Locate each line in the data below that contains the string "sneaker" and reproduce those lines in full.

* _DATASET RECORDS_

———

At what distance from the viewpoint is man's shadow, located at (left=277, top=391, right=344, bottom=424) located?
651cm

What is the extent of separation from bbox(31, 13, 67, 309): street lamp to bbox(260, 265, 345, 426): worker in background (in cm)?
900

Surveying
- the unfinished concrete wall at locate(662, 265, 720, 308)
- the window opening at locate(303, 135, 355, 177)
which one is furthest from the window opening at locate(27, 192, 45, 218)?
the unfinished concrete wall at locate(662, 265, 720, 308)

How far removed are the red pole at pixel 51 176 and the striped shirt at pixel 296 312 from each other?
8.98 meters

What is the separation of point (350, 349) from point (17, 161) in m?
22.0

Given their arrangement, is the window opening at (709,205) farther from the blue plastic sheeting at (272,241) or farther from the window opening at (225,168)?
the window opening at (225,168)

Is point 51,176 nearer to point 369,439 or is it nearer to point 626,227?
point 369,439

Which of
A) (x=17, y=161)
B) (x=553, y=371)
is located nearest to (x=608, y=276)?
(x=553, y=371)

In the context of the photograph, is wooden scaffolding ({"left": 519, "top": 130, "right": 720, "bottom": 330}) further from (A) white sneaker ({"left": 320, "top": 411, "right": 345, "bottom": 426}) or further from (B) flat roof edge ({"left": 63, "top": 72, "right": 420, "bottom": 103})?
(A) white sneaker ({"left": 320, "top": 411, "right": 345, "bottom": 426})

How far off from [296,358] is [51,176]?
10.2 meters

———

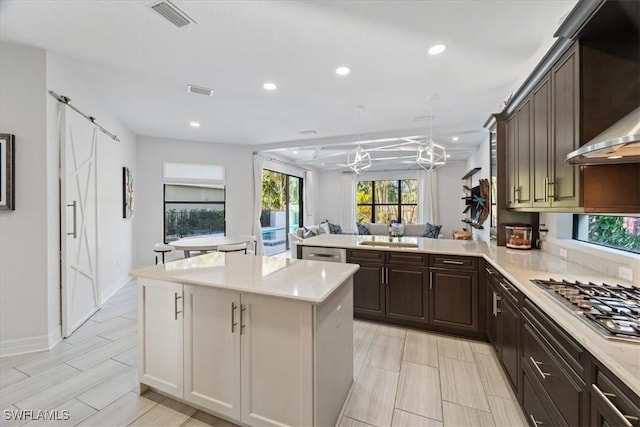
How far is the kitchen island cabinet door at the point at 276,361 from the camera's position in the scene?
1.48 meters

———

* _REPLY TO THE EXERCISE_
In the context of the photograph, is wooden scaffolding ({"left": 519, "top": 130, "right": 720, "bottom": 330}) further from (A) white sneaker ({"left": 320, "top": 411, "right": 345, "bottom": 426}) or further from (B) flat roof edge ({"left": 63, "top": 72, "right": 420, "bottom": 103})?
(A) white sneaker ({"left": 320, "top": 411, "right": 345, "bottom": 426})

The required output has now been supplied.